Does Ubuntu support unlocking full-disk encrypted internal drive(s) automatically with TPM?

Does Ubuntu (and official flavors) support disk encryption that’ll automatically unlock using the device’s TPM module? Would it be possible to do that during install? What’s the best, pain-free, tool to use if I wanna do it post-install (preferably GUI-based)?

With Windows, we got Bitlocker, and that has the option to use TPM to automatically unlock the drive at boot, unless there’s a change in BIOS/UEFI.

Currently asking for 21.10 & 22.04.

I have a 4th gen Lenovo X1 Yoga, running on Kubuntu. Planning on reinstalling it with Btrfs or ZFS as the primary file system.

Never really tried that with Ubuntu, but systemd-cryptenroll works with pretty much everything. If Ubuntu uses mkinitcpio to generate its initramfs you can do it like this (it was made with Arch Linux in mind, but it works with anything that uses mkinitcpio.

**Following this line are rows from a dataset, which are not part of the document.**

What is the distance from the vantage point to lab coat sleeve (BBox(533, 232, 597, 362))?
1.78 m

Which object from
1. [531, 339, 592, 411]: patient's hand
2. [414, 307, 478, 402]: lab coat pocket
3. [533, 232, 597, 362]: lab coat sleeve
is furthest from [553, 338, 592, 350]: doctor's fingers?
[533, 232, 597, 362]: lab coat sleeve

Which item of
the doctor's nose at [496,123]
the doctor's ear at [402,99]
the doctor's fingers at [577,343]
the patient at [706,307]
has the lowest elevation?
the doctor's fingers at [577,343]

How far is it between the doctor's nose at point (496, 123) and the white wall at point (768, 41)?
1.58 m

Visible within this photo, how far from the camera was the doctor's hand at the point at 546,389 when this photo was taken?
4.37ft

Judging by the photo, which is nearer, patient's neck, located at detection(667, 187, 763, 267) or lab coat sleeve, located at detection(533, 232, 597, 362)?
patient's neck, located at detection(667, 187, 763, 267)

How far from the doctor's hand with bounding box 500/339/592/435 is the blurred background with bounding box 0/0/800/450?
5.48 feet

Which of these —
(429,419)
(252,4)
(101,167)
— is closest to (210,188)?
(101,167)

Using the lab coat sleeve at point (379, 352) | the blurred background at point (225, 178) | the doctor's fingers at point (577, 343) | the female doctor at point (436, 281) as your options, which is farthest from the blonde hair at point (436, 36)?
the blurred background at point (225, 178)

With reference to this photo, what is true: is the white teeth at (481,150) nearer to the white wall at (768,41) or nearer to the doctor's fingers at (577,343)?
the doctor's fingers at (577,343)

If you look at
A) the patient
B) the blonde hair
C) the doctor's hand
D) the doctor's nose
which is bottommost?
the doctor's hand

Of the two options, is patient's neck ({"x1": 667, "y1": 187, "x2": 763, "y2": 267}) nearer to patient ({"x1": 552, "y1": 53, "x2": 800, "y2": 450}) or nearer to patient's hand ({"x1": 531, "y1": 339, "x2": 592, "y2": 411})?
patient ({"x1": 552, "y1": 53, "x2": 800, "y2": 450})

A more tl;dr version comes from the Arch Wiki:

  • Ensure you are using systemd and sd-encrypt in the HOOKS array of /etc/mkinitcpio.conf
  • Configure your initramfs to unlock the root volume with one of the following methods:
    • Specifying the root volume using the configuration outlined above in /etc/crypttab.initramfs (see tip at the top of Using sd-encrypt hook)
    • Setting rd.luks.options=XXXXXXXX-XXXX-XXXX-XXXX-XXXXXXXXXXXX=tpm2-device=auto in addition to rd.luks.uuid or rd.luks.name in the kernel command line

Don’t forget to run sudo mkinitcpio -P after editing the /etc/mkinitcpio.conf file tho.